Il deragliamento del treno espresso Milano Taranto

Quel maledetto giorno di novembre

Di Riccardo Mancini

Il Treno Espresso 519 Milano Taranto deraglia pochi metri dopo la stazione di San Benedetto. Sono le 5.30 di sabato 27 Novembre 1982 e il forte boato e il conseguente rumore assordante delle sirene delle ambulanze e dei vigili del fuoco svegliano la città di San Benedetto del Tronto.
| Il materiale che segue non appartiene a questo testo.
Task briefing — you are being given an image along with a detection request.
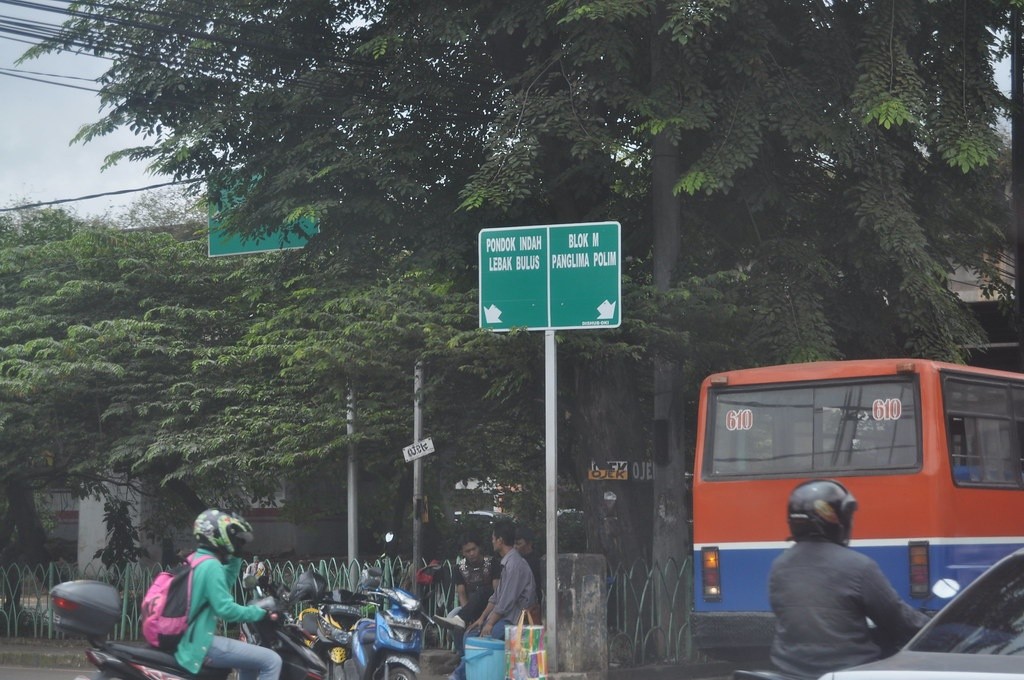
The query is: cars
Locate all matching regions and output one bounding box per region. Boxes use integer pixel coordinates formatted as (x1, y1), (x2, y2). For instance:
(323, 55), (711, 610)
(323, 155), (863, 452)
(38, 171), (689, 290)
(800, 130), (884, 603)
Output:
(816, 547), (1024, 680)
(454, 510), (508, 522)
Il treno, con a bordo circa settecento passeggeri, infila un binario disattivato e a un certo punto interrotto per lavori. Il locomotore deraglia, trascina con sè le altre prime quattro carrozze e spezza in due il convoglio facendo ribaltare sul lato sinistro le carrozze coinvolte. Parti dei rotabili terminano nel parco del centro della città e solo l’orario consente di evitare un’altra tregedia.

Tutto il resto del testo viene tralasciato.